Isu konflik membuntuti perubahan direksi ELTY



JAKARTA. Hengkangnya Ferdinand Sadeli dari kursi Direktur Keuangan PT Bakrie Development Tbk (ELTY) melahirkan cerita kurang sedap. Spekulasi yang beredar menyebut, Ferdinand hengkang karena tak sepaham dengan para direksi ELTY.

Sumber KONTAN di grup Bakrie menuturkan, dewan direksi ELTY tengah terbelah konflik. "Posisi Ferdinand terjepit di antara dua kubu di dalam ELTY yang berkonflik," kata si sumber, kemarin.

Selain konflik tersebut, lanjut si sumber, Ferdinand juga tidak sreg dengan aksi penerbitan saham baru (rights issue) ELTY senilai Rp 3,2 triliun pada Juli lalu. Sebagian dana hasil rights issue, yakni Rp 1,9 triliun, digunakan untuk membiayai akuisisi terhadap PT Bukit Jonggol.


Ferdinand, lanjut sumber KONTAN, menganggap akuisisi Bukit Jonggol belum terlalu mendesak mengingat ELTY masih memiliki cadangan lahan alias landbank. "Karena tidak kuat dengan konflik di dalam, Ferdinand akhirnya memilih mundur dari ELTY," jelas sumber yang juga bekerja di Grup Bakrie itu.

Tapi, spekulasi bahwa penyebab pengunduran diri Ferdinand adalah konflik di tubuh ELTY dibantah oleh Nuzirman Nurdin. Sekretaris Perusahaan ELTY tersebut menyatakan Ferdinand mundur semata-mata karena ingin melanjutkan pendidikan.

Ferdinand, menurut Nuzirman, juga mendapat tawaran pekerjaan baru dari perusahaan multinasional. "Pak Ferdinand termasuk salah satu decision maker akuisisi Bukit Jonggol. Jadi, isu tersebut sangat tidak masuk akal," tegasnya.

Ferdinand masuk ke ELTY baru di awal 2010 ini. Ia pernah berkarir sebagai Senior Manager di Ernst & Young pada 2002-2007. Dia menyelesaikan studinya di Universitas Trisakti, Jakarta dan meraih Master of Applied Finance, University of Melbourne, Australia. Sayang, hingga kemarin, KONTAN kesulitan menghubungi Ferdinand.

Analis BNI Securities Maxi Liestyaputra menilai, strategi ELTY mengakuisisi Sentul dan Jonggol merupakan langkah investasi tepat. Selain harganya murah, dua kawasan itu bakal diminati masyarakat Jakarta lantaran sanitasi dan lingkungannya masih nyaman.

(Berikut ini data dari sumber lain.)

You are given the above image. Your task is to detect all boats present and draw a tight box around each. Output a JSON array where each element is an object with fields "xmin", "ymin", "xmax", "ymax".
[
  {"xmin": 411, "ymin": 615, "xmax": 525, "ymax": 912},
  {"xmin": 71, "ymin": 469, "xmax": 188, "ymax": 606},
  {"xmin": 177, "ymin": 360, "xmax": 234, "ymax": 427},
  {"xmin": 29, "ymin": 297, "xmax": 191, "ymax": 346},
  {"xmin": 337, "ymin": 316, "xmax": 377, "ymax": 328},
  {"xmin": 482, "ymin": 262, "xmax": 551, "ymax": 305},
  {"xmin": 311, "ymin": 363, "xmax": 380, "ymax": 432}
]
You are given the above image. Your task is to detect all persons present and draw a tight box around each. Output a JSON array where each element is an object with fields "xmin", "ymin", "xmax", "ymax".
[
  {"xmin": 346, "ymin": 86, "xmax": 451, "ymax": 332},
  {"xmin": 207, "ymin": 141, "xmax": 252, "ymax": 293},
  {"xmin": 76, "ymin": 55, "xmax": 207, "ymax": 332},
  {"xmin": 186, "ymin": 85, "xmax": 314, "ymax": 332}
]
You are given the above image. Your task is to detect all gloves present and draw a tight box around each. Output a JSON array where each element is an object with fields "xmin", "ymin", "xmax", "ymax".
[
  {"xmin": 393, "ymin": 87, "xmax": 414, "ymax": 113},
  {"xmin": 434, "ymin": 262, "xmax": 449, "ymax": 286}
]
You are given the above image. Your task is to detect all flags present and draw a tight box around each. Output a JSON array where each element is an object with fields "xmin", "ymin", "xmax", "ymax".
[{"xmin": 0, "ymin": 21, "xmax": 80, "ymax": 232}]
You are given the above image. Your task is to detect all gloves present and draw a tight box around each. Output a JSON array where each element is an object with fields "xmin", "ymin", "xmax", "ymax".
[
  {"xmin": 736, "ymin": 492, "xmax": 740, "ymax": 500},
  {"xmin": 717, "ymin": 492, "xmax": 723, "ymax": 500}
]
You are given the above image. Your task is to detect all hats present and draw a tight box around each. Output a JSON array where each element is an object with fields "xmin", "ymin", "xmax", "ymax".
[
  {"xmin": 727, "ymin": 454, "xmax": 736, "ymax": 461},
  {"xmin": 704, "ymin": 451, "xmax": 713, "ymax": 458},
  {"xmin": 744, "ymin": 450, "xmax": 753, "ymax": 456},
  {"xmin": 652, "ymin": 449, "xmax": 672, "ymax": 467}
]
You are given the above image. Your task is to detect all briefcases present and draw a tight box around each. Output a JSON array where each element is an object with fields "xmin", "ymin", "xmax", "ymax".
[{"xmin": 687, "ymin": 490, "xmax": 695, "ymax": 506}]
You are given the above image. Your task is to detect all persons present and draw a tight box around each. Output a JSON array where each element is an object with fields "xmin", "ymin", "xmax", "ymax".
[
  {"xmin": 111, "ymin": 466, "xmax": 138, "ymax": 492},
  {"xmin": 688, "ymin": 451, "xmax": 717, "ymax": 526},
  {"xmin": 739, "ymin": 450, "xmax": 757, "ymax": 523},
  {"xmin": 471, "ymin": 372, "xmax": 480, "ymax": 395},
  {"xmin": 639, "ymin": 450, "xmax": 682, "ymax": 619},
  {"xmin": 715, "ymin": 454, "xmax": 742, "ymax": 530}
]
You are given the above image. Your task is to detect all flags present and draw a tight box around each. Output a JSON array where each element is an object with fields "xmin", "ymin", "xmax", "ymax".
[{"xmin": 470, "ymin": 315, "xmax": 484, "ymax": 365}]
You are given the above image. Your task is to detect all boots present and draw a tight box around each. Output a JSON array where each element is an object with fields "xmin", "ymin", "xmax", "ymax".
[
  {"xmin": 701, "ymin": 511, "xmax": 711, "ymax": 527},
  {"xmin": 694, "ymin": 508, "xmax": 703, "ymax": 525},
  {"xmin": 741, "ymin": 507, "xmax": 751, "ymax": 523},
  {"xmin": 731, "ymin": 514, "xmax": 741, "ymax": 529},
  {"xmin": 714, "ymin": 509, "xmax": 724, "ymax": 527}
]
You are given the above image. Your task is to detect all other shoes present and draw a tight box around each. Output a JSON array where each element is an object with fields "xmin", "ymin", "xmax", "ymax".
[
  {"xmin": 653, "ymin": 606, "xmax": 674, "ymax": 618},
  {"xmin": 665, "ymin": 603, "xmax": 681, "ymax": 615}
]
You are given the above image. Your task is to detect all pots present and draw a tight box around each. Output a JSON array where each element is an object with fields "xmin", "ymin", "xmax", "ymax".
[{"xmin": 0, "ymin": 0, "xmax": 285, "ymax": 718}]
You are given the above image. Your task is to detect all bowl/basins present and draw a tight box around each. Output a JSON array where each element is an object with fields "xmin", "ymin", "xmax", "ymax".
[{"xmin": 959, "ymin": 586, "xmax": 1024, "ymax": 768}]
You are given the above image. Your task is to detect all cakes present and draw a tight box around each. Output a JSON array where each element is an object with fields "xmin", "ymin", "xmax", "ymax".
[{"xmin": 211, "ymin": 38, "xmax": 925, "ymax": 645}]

Atas dasar itu, Maxi tetap merekomendasikan beli terhadap saham ELTY. Ia menaksir saham ini bisa mendaki hingga level Rp 320 per saham. Pada penutupan perdagangan Senin (1/11), harga ELTY adalah Rp 158 per saham. "Saham ELTY masih layak untuk dibeli," kata Maxi.

Pemegang saham berubah

Selain mundurnya Ferdinand, dalam sebulan terakhir ini, komposisi pemegang saham ELTY juga berubah cepat. Per 30 September 2010, Ascention Limited tercatat memiliki 3,91 miliar saham atau setara 9,80% dari total saham ELTY. Sebelumnya, saham sebanyak itu dimiliki atas nama PT Danatama Capital.

Menariknya, per 13 Oktober 2010 Ascention telah melepas 1,37 miliar saham. Jadi, saham ELTY yang tersisa di Ascention 2,54 miliar saham (6,37%). Tapi, pada 22 Oktober lalu, seluruh kepemilikan Ascention hilang. Yang muncul justru nama Danatama Makmur dengan kepemilikan empat miliar saham atau 10,2%.

Seorang trader di bursa saham menduga, saham yang menggunakan nama Ascention sejatinya dimiliki oleh Grup Bakrie sendiri. Apalagi Ascention masuk daftar pemegang saham ELTY saat rights issue lalu.

Tapi, lagi-lagi Nuzirman membantah spekulasi tersebut. "Ascention itu perusahaan investasi asal luar negeri. Perusahaan itu tidak ada sangkut pautnya dengan Bakrieland Development," bantah dia.